On April 6, 2024, Allen signed a 10-day contract with the Memphis Grizzlies.

===Filou Oostende (2024–2025)===
On August 8, 2024, Allen signed with Filou Oostende of the BNXT League. In his first season, Allen averaged 20.2 points, 4.2 rebounds, and 1.9 assists in 27.9 minutes per game. At the end of the regular season, Allen won the BNXT MVP award. Allen and his team won the Belgium finals during the playoffs, where Allen was named the BNXT League Finals MVP.

===Trapani Shark (2025)===
On June 29, 2025, Allen signed with Trapani Shark of the Italian Lega Basket Serie A (LBA). He played four games with the team during the 2025-26 Basketball Champions League, averaging 15.3 points, 3.5 rebounds, and 1.8 assists per game.

===PAOK Thessaloniki (2025–2026)===
On December 11, 2025, Allen moved to Greek club PAOK. In the 2025-26 season, he played in 16 games, averaging 8.7 points, 3.1 rebounds, and 1.5 assists per game.

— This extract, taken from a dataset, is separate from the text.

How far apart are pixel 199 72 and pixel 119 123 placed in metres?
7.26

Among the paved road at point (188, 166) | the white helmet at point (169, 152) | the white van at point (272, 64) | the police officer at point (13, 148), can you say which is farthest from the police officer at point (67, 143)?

===Manresa (2026–present)===
On August 1, 2026, he signed with Manresa of the Liga ACB and the EuroCup on a one-year contract.

==Career statistics==

===Professional===

| Year | Team | GP | GS | MPG | FG% | 3P% | FT% | RPG | APG | SPG | BPG | PPG |
|---|---|---|---|---|---|---|---|---|---|---|---|---|
| 2023-24 | Memphis Hustle | 30 | - | 27.7 | .417 | .338 | .795 | 3.4 | 2.4 | 1.8 | 1.1 | 9.9 |
| 2024-25 | BC Oostende | 45 | 34 | 28.2 | .484 | .378 | .695 | 4.3 | 2.2 | 1.3 | 0.2 | 20.4 |
| 2025-26 | Trapani Shark | 4 | 2 | 26.5 | .436 | .400 | .412 | 3.5 | 1.8 | 1.0 | 0.0 | 15.3 |
| 2025-26 | PAOK | 16 | 3 | 23.0 | .402 | .179 | .750 | 3.1 | 1.5 | 0.8 | 0.2 | 8.7 |

===NBA===

| Year | Team | GP | GS | MPG | FG% | 3P% | FT% | RPG | APG | SPG | BPG | PPG |
|---|---|---|---|---|---|---|---|---|---|---|---|---|
| 2023–24 | Memphis | 5 | 0 | 25.0 | .261 | .000 | .500 | 3.4 | 1.0 | 0.8 | 0.0 | 2.6 |
| Career |  | 5 | 0 | 25.0 | .261 | .000 | .500 | 3.4 | 1.0 | 0.8 | 0.0 | 2.6 |

===College===

| Year | Team | GP | GS | MPG | FG% | 3P% | FT% | RPG | APG | SPG | BPG | PPG |
|---|---|---|---|---|---|---|---|---|---|---|---|---|
| 2018–19 | Utah | 29 | 26 | 28.8 | .575 | .571 | .735 | 5.1 | 2.4 | 0.9 | 0.2 | 12.2 |
| 2019–20 | Utah | 31 | 31 | 35.6 | .441 | .211 | .722 | 7.3 | 3.0 | 1.2 | 0.2 | 17.3 |
| 2020–21 | Utah | 25 | 25 | 35.1 | .465 | .268 | .769 | 6.4 | 3.9 | 1.3 | 0.2 | 17.2 |
| 2021–22 | Texas | 34 | 34 | 29.0 | .493 | .267 | .731 | 6.4 | 2.1 | 1.2 | 0.4 | 12.1 |
| 2022–23 | Texas | 35 | 35 | 28.4 | .486 | .150 | .688 | 5.6 | 3.5 | 0.9 | 0.5 | 10.5 |
| Career |  | 154 | 151 | 31.1 | .483 | .248 | .729 | 6.1 | 2.9 | 1.1 | 0.3 | 13.6 |

==Personal life==
Allen's mother, Elise, died from breast cancer during his junior season in high school, about seven years after being first diagnosed with the disease. His older brother, Teddy, played college basketball for West Virginia, Nebraska and New Mexico State.